The reproductive system is inherently vulnerable to disruption by systemic illness. There has been focus on the impact of COVID-19 on the hypothalamic–pituitary–gonadal axis. Ovarian ACE2 mRNA has been detected in both pre- and post-menopausal women, as well as in the endometrium. Furthermore, ACE2 regulates angiotensin, which helps facilitate regulation of oocyte maturation and corpus luteum maintenance.

Patients with mild COVID-19 reported prolonged cycle length, and serum anti-müllerian hormone levels were lower in patients with COVID-19, compared with controls.7 However, there are multiple factors that may contribute to disruption of the hypothalamic–pituitary–gonadal axis, including psychological stress – a significant factor for many individuals during the pandemic. To date, however, there is no evidence that COVID-19 results in persistent perturbation of menstrual regularity.

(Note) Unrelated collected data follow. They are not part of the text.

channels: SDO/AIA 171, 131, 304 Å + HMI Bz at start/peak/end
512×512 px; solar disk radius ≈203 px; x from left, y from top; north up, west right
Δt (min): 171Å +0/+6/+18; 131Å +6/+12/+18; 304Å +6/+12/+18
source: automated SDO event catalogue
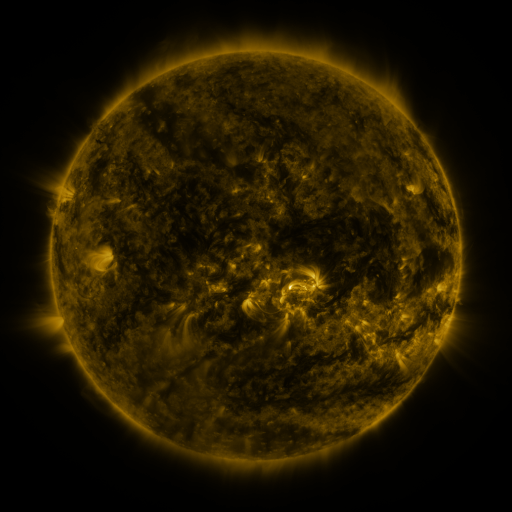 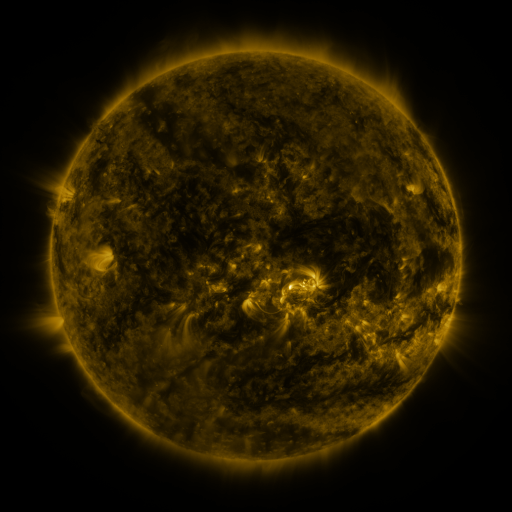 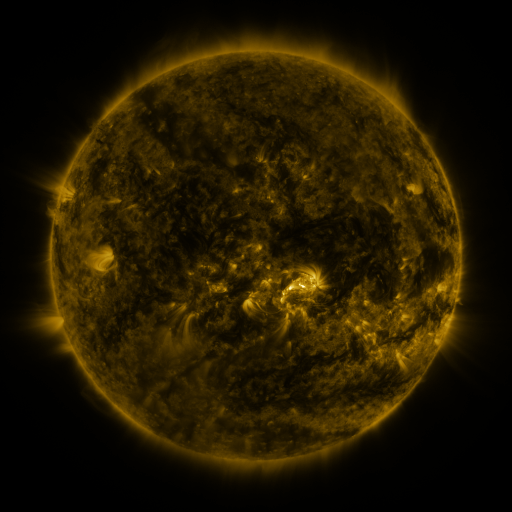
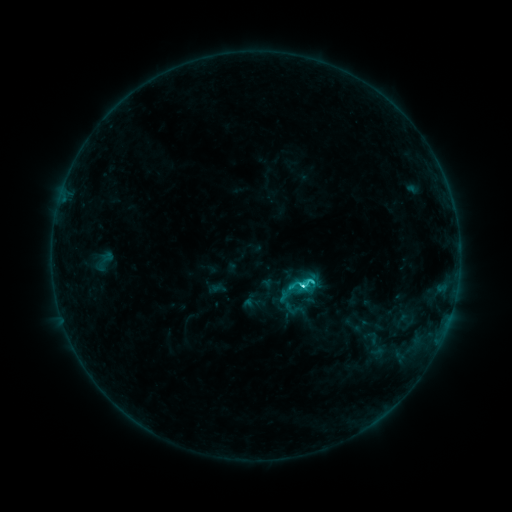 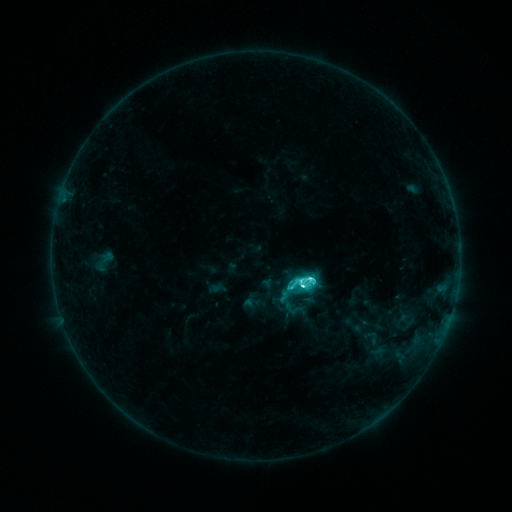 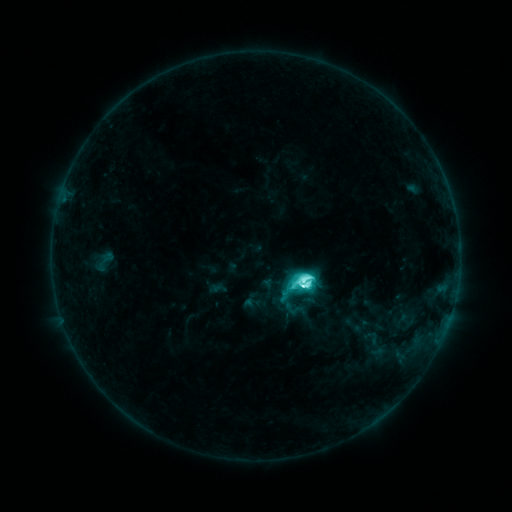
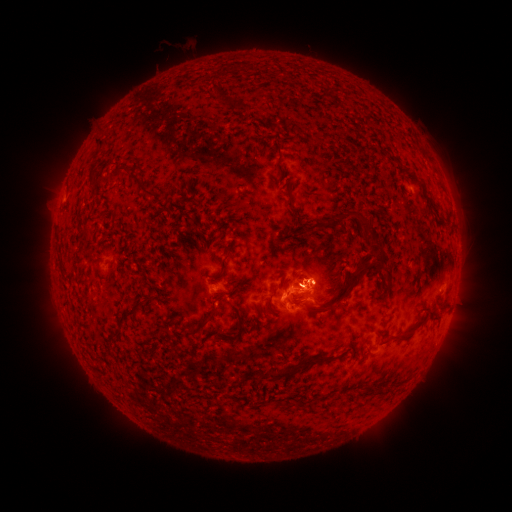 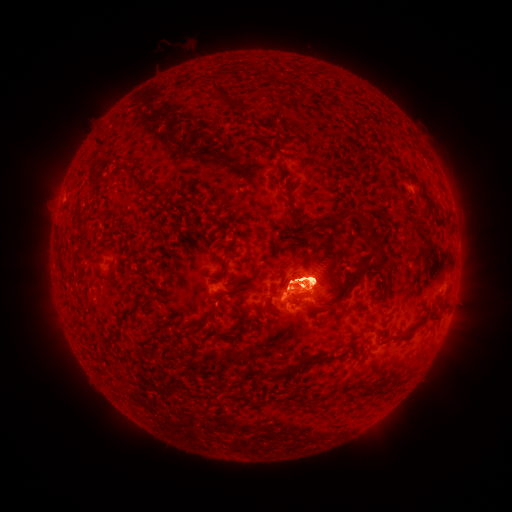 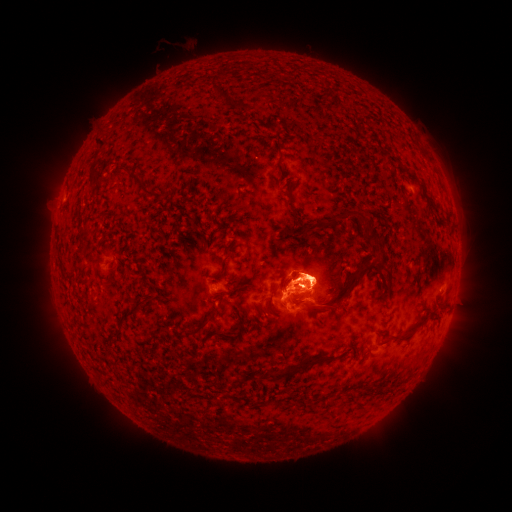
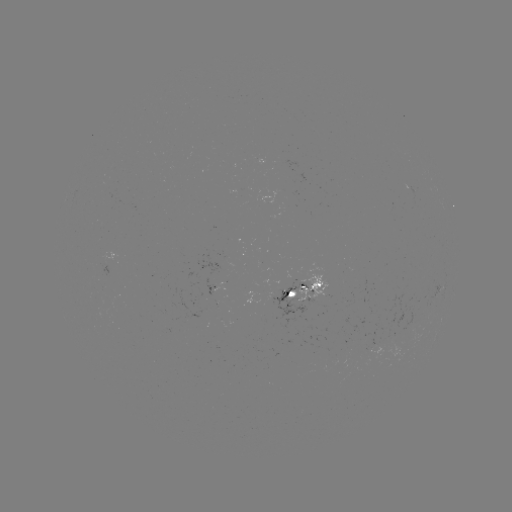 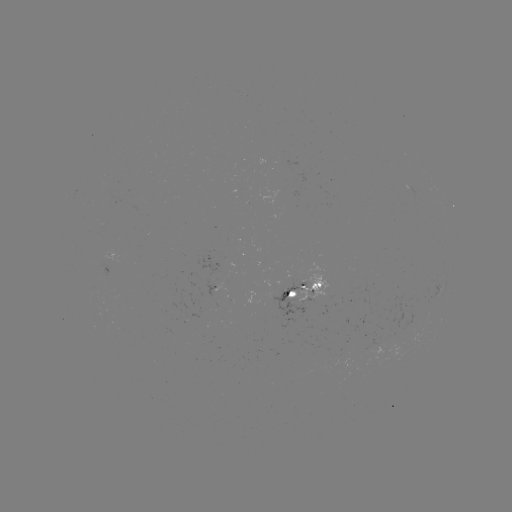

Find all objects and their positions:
eruption: (311, 272)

The male reproductive tract possesses ACE2 receptors, specifically in the Leydig and Sertoli cells.8 Additionally, patients with COVID-19 have been observed to have both acute and subacute orchitis. In a seven-month follow-up study of 121 patients, total testosterone was observed to increase significantly compared with baseline on admission, although, interestingly, 55% of patients were hypogonadal. However, total testosterone at seven months’ follow up was associated with co-morbidities, suggesting that factors other than COVID-19 were influencing testosterone values at this time.9

METABOLIC EFFECTS

Finally, perhaps one of the most frequent endocrine disturbances experienced during the pandemic is that of hyperglycaemia and ketosis, even in patients not known to be diabetic. SARS-CoV-2 viral mRNA has been detected in the β cells of patients with COVID-19 at autopsy, and autoantibody-negative type 1 diabetes and insulinopenia have been reported acutely in patients with COVID-19. Additionally, at 6 months after admission, more than a third of patients who were observed to have hyperglycaemia during their acute admission had persistent hyperglycaemia and ~2% had new-onset diabetes.10 However, in our cohort, C peptide values were preserved at three months of follow up,11 and others have shown that it is significant insulin resistance that predominantly contributes to the insulin insufficiency observed.12

IN SUMMARY

The endocrine system is vulnerable to disruption by the SARS-CoV-2 virus. Whilst the focus is now shifting from the effects of acute infection to prolonged and persistent effects, there remains little evidence to suggest that endocrine disruption contributes to the syndrome of long COVID, although large scale studies remain to be undertaken.

Sophie Clarke
Consultant Endocrinologist, University College London Hospital

REFERENCES

1. Ayoubkhani D et al. 2021 Office of National Statistics www.ons.gov.uk/ peoplepopulationandcommunity/healthandsocialcare/conditions anddiseases/bulletins/prevalenceofongoingsymptomsfollowing coronaviruscovid19 infectionintheuk/7october2021.
2. Lui DTW et al. 2021 Journal of Clinical Endocrinology & Metabolism 106 926–935.
3. Clarke SA et al. 2021 Journal of Clinical Endocrinology & Metabolism 106 2208–2220.
4. Paul T et al. 2022 Nature Communications 13 1589.
5. Kanczkowski W et al. 2021 Lancet Diabetes & Endocrinology 8587 19–21.
6. Clarke SA et al. 2022 Clinical Endocrinology In Press.
7. Ding T et al. 2021 Frontiers in Medicine 8 1–11.
8. Ma X et al. 2021 Cellular & Molecular Immunology 18 487–489.
9. Salonia A et al. 2022 Andrology 10 34–41.
10. Montefusco L et al. 2021 Nature Metabolism 3 774–785.
11. Clarke SA et al. 2022 Diabetes, Obesity & Metabolism 24 570–574.
12. Li J et al. 2020 Diabetes, Obesity & Metabolism 22 1935–1941.